Policy —

It’s here: FCC adopts net neutrality (lite)

Net neutrality is, finally, here—but even its biggest backers aren't pleased …

Your FCC circa 2010 (at least one familiar face).
Your FCC circa 2010 (at least one familiar face).

After years of debating, infighting, wrangling in court, and mostly just waiting, the Federal Communications Commission has approved an Order that will adopt "basic rules of the road to preserve the open Internet as a platform for innovation, investment, competition, and free expression." Net neutrality has finally arrived—but it's not what backers of the idea thought they'd be getting.

"Today for the first time the FCC is adopting rules to preserve basic Internet values," declared FCC Chair Julius Genachowski, who called the Order "a strong sensible non-ideological framework that protects Internet freedom."

The regulations ban content blocking and require transparency from ISPs. They also require network management and packet discrimination to be "reasonable," but they exempt wireless broadband from all but the transparency and blocking rules.

"Managed services" delivered over a last-mile broadband pipe will be allowed, as we expected, though the FCC does say it will monitor them for anti-competitive behavior.

The Commission adopted the Open Internet Order by a vote of three to two.

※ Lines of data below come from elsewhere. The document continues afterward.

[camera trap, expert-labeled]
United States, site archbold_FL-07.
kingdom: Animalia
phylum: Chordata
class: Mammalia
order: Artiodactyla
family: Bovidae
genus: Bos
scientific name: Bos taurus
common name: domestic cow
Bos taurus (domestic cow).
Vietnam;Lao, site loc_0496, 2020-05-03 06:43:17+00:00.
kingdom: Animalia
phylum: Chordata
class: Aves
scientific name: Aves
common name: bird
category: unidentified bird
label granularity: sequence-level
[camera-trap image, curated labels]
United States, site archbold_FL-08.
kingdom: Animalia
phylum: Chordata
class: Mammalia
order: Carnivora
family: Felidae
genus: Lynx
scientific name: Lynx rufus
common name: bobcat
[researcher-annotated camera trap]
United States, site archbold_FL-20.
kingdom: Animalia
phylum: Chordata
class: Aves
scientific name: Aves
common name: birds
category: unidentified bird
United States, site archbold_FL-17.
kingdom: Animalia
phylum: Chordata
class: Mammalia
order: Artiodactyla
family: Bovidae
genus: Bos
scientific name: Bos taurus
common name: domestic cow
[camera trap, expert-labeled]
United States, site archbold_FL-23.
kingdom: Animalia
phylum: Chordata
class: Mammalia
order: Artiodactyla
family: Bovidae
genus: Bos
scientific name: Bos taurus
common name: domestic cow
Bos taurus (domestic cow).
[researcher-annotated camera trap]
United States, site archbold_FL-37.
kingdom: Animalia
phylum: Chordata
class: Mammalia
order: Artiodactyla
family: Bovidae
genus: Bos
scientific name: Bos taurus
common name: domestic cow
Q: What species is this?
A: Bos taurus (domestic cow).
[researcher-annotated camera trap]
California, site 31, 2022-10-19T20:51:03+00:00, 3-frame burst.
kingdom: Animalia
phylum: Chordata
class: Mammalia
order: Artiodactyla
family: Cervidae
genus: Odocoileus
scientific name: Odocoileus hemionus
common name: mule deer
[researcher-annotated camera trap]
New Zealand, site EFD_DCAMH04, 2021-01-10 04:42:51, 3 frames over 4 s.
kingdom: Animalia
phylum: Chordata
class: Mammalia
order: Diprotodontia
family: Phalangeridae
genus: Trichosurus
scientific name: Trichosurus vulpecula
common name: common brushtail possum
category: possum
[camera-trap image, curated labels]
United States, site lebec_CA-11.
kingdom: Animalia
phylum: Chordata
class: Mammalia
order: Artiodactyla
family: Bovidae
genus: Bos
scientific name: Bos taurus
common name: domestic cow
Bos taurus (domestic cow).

One commissioner, Democrat Mignon Clyburn, announced her partial support for the decision the day before, while the two Republican commissioners have long made their opposition clear.

Even before today's vote, some reform groups expressed their disappointment with the mildness of the decision; for instance, here's a dispatch from the Media Access Project.

"MAP respects and admires the work of Commissioners Michael J. Copps and Mignon Clyburn on this important issue, but MAP cannot support the watered-down, loophole-ridden option that the FCC appears to have chosen," the group's statement last night declared. (Note that Chairman  Genachowski doesn't share in this admiration.) "The inadequate protections for wireless technologies are especially troublesome, as wireless services provide an onramp to the Internet for many of the nation's poor and minority citizens."

Meanwhile, conservatives pledged their undying opposition to the decision. "I had always held out hope that the FCC wouldn't really move to regulate the Internet, not until hell froze over," declared Randolph May of the Free State Foundation. "I guess the fact that the temperature here in Washington has been not much above freezing for about two weeks now is not a good sign."

Voting against the move, Commissioner Robert M. McDowell warned that it would bring on an "era of regulatory arbitrage," chart a "collision course with Congress," and represented "one of the darkest days in recent FCC history."

A long and winding road

The road to these regulations has been long and tortuous. Following the 2008 order against Comcast for P2P throttling, the agency proposed transparency and non-discrimination rules. Then, when the DC Circuit Court of Appeals struck down the Comcast decision earlier this year, the agency proposed considering ISPs as partial common carriers.

Telco and cable ISP opposition to that idea led to a long string of meetings at the Commission, a compromise proposal from Google and Verizon, and draft legislation from Representative Henry Waxman (D-CA). Now we have this modified net neutrality order, which has made few parties happy and may not get very far in court if it is enforced. These rules are based in part on Section 706 of the Telecommunications Act, which requires the FCC to encourage "the deployment of advanced telecommunications to all Americans."

So is this move a setback or progress?

"Yes, it's a step forward," declared Harold Feld of Public Knowledge, "but hardly more than an incremental step beyond the Internet Policy Statement adopted by the previous Republican FCC. After such an enormous build up and tumultuous process, it is unsurprising that supporters of an open Internet are bitterly disappointed — particularly given the uncertainty over how the rules will be enforced.